I. This teaching of psychological and ethical science is to-day the received rule of action followed by the courts of justice in England and the United States. Sound philosophy and positive law are in perfect agreement on this subject. But it was not so a hundred years ago. It is wonderful to us now how strange and erroneous were the views of insanity formerly entertained by English jurists. For instance, when, in 1723, Arnold was tried for shooting at Lord Onslow, the instruction given to the court was that, for one to be exempt from punishment in such a case, “it must be a man that is totally deprived of his understanding and does not know what he is doing, no more than an infant, than a brute or a wild beast.” On such a theory, very few lunatics indeed would be acquitted; few ever are so totally demented.
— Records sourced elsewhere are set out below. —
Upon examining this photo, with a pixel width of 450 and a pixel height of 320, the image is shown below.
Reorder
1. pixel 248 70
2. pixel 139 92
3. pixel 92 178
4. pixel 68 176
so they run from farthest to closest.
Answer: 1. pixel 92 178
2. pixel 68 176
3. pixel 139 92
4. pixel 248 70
The first jurist that pointed out the true test of insanity was Lord Erskine, who, in 1800, when Hudfield was tried for shooting at the king, delivered a celebrated speech, in which he maintained that the real test of insanity was in delusion: if delusion existed the man was insane; else, he was not insane. The deluded man, he said, might reason with admirable logic from his false principles; he was nevertheless demented if he mistook his imaginations for realities, and did so irresistibly and persistently.

Erskine’s test has been, from that time on, followed in the courts of England. But you will notice, on careful consideration, gentlemen, that while the principle is correct so far as it goes, it does not go far enough to cover all cases of disputed responsibility. It will apply, indeed, to all cases of total insanity, that is, when the delusion existing in a lunatic’s mind affects a variety of subjects; then his premises are never reliable, and therefore he cannot be held accountable for any of his acts.

But what if his insanity is partial only, if he is a monomaniac, deranged on one point and sound in mind on all other matters? This was not clearly understood till about the middle of the present century. In order to secure uniform views and action on this important matter, the British Parliament, in 1843, proposed various questions to the judges, with a request that they would agree upon and report answers. This investigation, and in fact the whole history of English legislation on insanity, is briefly and yet clearly explained in an article of Rev. Walter Hill, S.J., which appeared in the “American Catholic Quarterly Review” for January, 1880. The first question was: What was the law respecting the crime of one who is partially deluded but not insane in other respects, when he commits what he knows to be a crime in order to redress some wrong or obtain some public benefit? The answer was that such a one, even though insane, is to be punished for the crime which he knew he was committing.

To another of those questions the judges answered, that a person partially insane was to be treated as if the facts were just what he imagined them to be, as if his delusions were realities. His conduct was to be judged by his own premises. This was accepted as law by England, and is the law now both there and here, and, I suppose, throughout the civilized world. Now, these are exactly the conclusions about an insane man’s responsibility which we had arrived at before, reasoning from psychological and ethical first principles.

It is therefore for the consequences of an insane delusion only that a man is not responsible before the inward court of conscience and the outward courts of justice.